MANY PEOPLE don’t know that when babies are born, they don’t see well. In fact, it takes months for the average infant to see colors and begin recognizing faces. For the first 12 months of life, their vision, perception, and coordination change rapidly, passing important milestones that help them take in the world around them.

But sometimes a child doesn’t follow that trajectory, and it’s often not obvious that something has gone awry until well into their critical learning years, leaving them at a significant disadvantage. 

That’s what Tawna Roberts, OD, PhD, associate professor of pediatrics and ophthalmology, is trying to head off in her research at Stanford. Her Vision Development and Oculomotor Lab studies several under-researched areas that intersect with the eye and brain, including early vision development and amblyopia (sometimes called “lazy eye”) in children, and traumatic brain injuries (TBI), like concussions, in adolescents and adults. 

One element that brings these two together is binocular vision—the ability to get both eyes to work together. Roberts’ goal is to solve a key problem in eye medicine: the lack of clinical evidence to guide personalized treatments for these conditions. 

“Clinicians don’t have the highest level of evidence for every patient care decision,” Roberts said. “Being able to push forward this research as a clinician-scientist and contribute to that body of evidence has been really satisfying.”

Check your understanding.
1. Set down the part of the article on children's vision research from "But sometimes a" up to and including "adolescents and adults.", word for word.
2. Answer these questions from the article on children's vision research:
(a) How long does it take the average infant to see colors and begin recognizing faces?
(b) What is amblyopia sometimes called?
(c) What does the article say binocular vision is?
3. Write what comes next in the article on Tawna Roberts' vision research, beginning after its final quoted sentence.
The lines that come next have no connection to the article.

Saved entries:
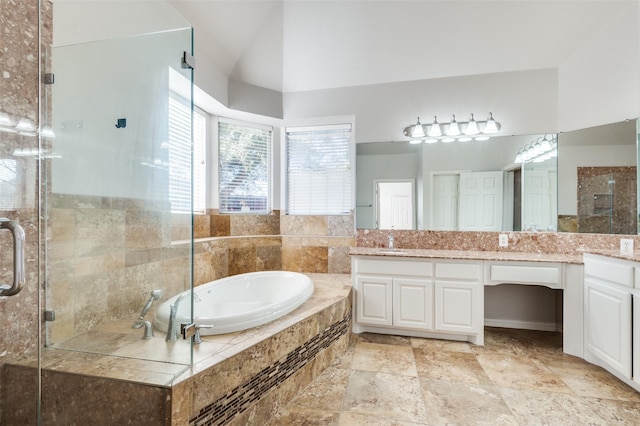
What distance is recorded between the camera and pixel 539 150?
2.85 meters

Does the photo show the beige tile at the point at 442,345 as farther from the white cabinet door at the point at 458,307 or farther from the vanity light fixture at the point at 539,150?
the vanity light fixture at the point at 539,150

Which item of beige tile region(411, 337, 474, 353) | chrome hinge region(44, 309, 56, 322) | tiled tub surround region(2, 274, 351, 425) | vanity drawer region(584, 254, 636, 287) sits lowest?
beige tile region(411, 337, 474, 353)

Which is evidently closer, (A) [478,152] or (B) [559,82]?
(B) [559,82]

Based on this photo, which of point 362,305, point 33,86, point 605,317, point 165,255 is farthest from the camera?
point 362,305

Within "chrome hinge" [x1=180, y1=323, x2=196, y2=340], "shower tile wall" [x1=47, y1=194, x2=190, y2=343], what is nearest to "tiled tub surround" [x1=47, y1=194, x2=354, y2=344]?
"shower tile wall" [x1=47, y1=194, x2=190, y2=343]

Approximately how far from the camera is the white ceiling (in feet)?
8.13

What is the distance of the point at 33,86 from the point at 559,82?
3885 millimetres

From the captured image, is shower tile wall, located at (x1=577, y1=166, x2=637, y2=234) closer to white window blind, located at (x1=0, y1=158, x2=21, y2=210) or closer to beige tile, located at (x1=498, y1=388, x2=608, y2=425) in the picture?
beige tile, located at (x1=498, y1=388, x2=608, y2=425)

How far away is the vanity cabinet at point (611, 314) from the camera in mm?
1867

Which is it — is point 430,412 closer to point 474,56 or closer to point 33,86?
point 33,86

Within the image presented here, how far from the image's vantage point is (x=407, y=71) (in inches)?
120

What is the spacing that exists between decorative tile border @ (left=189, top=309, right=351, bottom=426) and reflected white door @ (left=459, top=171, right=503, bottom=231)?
1.78m

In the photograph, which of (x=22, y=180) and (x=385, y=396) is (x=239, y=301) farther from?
(x=22, y=180)

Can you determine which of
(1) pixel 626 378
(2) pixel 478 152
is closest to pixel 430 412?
(1) pixel 626 378
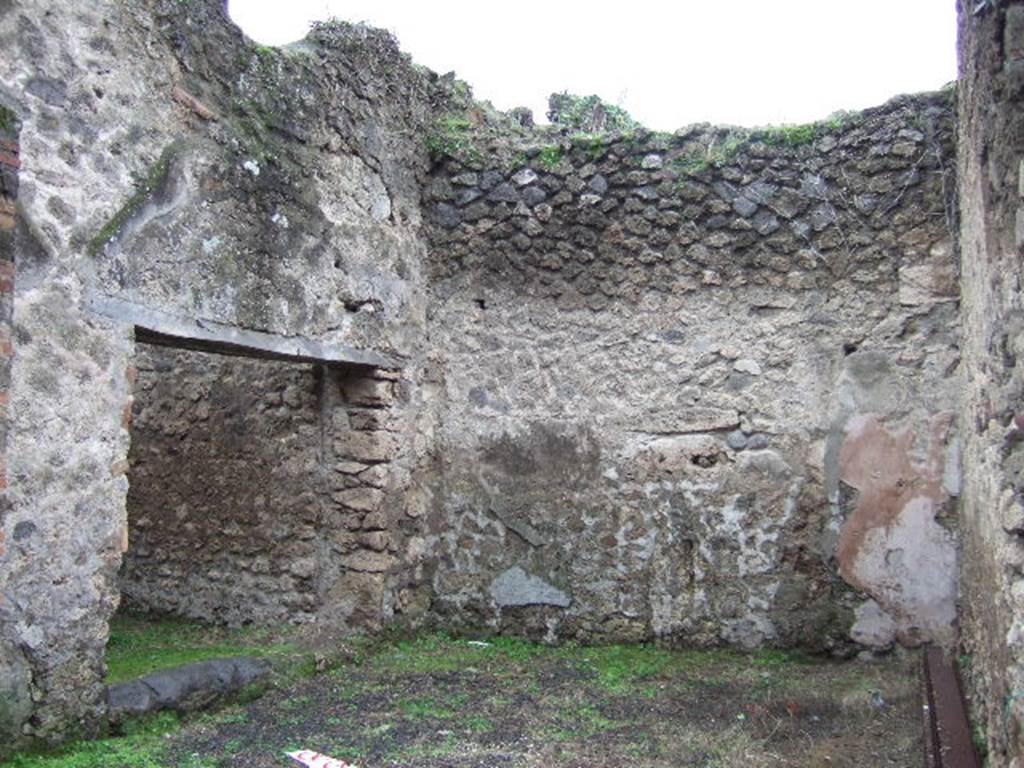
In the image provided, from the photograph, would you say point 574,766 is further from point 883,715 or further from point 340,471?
point 340,471

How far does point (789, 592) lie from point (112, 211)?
162 inches

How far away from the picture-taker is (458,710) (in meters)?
4.87

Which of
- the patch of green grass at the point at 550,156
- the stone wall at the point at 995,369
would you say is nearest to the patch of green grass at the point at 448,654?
the stone wall at the point at 995,369

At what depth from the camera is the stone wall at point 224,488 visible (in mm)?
6137

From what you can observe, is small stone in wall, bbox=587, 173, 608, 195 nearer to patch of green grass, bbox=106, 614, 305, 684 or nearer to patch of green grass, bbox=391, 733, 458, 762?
patch of green grass, bbox=106, 614, 305, 684

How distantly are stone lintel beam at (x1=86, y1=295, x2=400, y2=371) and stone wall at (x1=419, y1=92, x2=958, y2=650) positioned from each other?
930 mm

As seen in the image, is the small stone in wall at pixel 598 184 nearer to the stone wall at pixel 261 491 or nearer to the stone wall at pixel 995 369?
the stone wall at pixel 261 491

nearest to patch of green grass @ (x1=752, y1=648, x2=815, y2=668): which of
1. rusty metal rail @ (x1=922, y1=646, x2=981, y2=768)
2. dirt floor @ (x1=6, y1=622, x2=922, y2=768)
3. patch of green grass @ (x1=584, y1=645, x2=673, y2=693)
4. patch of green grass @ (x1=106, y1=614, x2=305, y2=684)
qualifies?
dirt floor @ (x1=6, y1=622, x2=922, y2=768)

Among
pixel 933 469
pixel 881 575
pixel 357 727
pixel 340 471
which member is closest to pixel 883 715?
pixel 881 575

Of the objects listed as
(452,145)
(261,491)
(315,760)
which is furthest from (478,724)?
(452,145)

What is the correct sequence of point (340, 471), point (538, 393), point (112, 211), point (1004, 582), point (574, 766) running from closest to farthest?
point (1004, 582) < point (574, 766) < point (112, 211) < point (340, 471) < point (538, 393)

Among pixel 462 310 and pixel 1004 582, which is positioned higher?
pixel 462 310

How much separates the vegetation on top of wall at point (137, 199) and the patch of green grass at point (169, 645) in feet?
6.35

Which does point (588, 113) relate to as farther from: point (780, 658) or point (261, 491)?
point (780, 658)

Exercise answers.
1.
But sometimes a child doesn’t follow that trajectory, and it’s often not obvious that something has gone awry until well into their critical learning years, leaving them at a significant disadvantage. 

That’s what Tawna Roberts, OD, PhD, associate professor of pediatrics and ophthalmology, is trying to head off in her research at Stanford. Her Vision Development and Oculomotor Lab studies several under-researched areas that intersect with the eye and brain, including early vision development and amblyopia (sometimes called “lazy eye”) in children, and traumatic brain injuries (TBI), like concussions, in adolescents and adults.

2.
(a) Months.
(b) "Lazy eye."
(c) The ability to get both eyes to work together.

3.
Roberts’ team knows first-hand the impact such research and treatments can have, especially on young people. 

Gayathri Srinivasan, OD, MS, clinical associate professor at the Byers Eye Institute, often comes back to a special case when she recalls why she wanted to work with the Vision Development and Oculomotor Lab, where she could add to such research and offer treatment to children and those struggling after a brain injury. 

Early in her career, Srinivasan treated a young boy, whose mother said always seemed to look through her rather than at her. A free eye exam and a glasses prescription later, she received a photo of the boy wearing his glasses and smiling. His mother's note read, “This was the first time he actually saw me and smiled at me.”

Srinivasan often thinks of that child, as he highlights the importance of the kind of work that she and other clinician-scientists do for children and families, she says. 

“It was such a touching moment for all of us and underscored the importance of vision in overall child development,” Srinivasan said.
 

Current studies

Today the lab is conducting research on vision development and adaptations in infants and preschoolers, as well as the effects of concussions on the visual system in adolescents and adults. The group is seeking participants for those studies, in which people can get an eye exam free of charge and a thank-you gift for their time. 

What Roberts and her team have found so far is that some symptoms that concussion patients suffer, such as dizziness and brain fog, both affect and are affected by a person’s visual system.

“These kids often have a lot of headaches and other symptoms that override the visual system,” Roberts said. 

A key part of the research is tracking the “natural history” of the improvement, stagnation, or decline of each patient’s visual system during early development or following a brain injury.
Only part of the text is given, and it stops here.